> [Text provided]:
Alaska Quarterly Review, Vol. 34, No. 1 & 2, Summer and Fall 2017; Ron Spatz, editor
Literary journals have distinct missions and identities, and Alaska's long-running and preeminent Alaska Quarterly Review (which, despite its name, comes out twice a year in what are essentially double volumes) is no different. As co-founding and long-serving editor Ron Spatz states in his editor's note to the 35th anniversary issue, AQR "is of Alaska but not Alaskan." That is, it comes from Alaska and carries with it attitudes of independent thought, inventiveness, and global perspective — qualities associated with life in the north. It publishes the best creative work it can find, choosing from the piles of submissions it receives each year, sent from both established and new writers from around the country and beyond.
The latest volume continues this tradition with 12 exceptionally fine short stories and selections from 33 poets, along with a special feature of photographs and short narratives related to contemporary art from Papua New Guinea.

> [What the exercise asks]: Write out the passage about Alaska Quarterly Review word for word, beginning at the words "The latest volume" and stopping after the words "Papua New Guinea.".

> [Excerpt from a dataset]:
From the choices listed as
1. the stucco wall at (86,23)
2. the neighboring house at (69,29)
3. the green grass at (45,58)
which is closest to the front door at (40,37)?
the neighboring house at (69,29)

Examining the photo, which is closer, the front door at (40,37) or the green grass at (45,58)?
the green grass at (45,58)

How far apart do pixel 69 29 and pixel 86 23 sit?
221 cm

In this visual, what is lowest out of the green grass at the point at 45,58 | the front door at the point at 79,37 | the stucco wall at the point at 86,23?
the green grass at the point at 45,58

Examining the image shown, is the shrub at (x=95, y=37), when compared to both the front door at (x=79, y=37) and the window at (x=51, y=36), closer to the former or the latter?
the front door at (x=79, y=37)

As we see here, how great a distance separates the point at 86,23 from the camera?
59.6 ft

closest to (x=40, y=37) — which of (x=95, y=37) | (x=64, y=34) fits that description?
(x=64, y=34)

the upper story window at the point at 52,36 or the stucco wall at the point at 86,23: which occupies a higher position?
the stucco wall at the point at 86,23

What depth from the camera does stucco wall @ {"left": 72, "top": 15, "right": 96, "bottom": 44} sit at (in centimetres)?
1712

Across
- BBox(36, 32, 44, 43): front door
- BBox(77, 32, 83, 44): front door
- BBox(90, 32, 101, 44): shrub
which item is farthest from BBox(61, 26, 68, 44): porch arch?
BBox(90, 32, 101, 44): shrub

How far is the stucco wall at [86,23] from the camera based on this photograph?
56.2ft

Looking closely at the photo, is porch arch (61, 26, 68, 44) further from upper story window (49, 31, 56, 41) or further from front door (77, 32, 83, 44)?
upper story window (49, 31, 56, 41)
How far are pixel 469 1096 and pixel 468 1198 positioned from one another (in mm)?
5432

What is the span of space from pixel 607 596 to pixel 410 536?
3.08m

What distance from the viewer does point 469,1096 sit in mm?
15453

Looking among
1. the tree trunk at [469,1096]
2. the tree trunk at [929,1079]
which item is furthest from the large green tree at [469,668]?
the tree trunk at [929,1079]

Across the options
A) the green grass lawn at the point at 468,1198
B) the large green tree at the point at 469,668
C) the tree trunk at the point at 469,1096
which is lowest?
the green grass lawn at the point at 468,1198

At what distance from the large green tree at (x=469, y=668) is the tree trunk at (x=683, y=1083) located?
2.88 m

> [Response for this exercise]:
The latest volume continues this tradition with 12 exceptionally fine short stories and selections from 33 poets, along with a special feature of photographs and short narratives related to contemporary art from Papua New Guinea.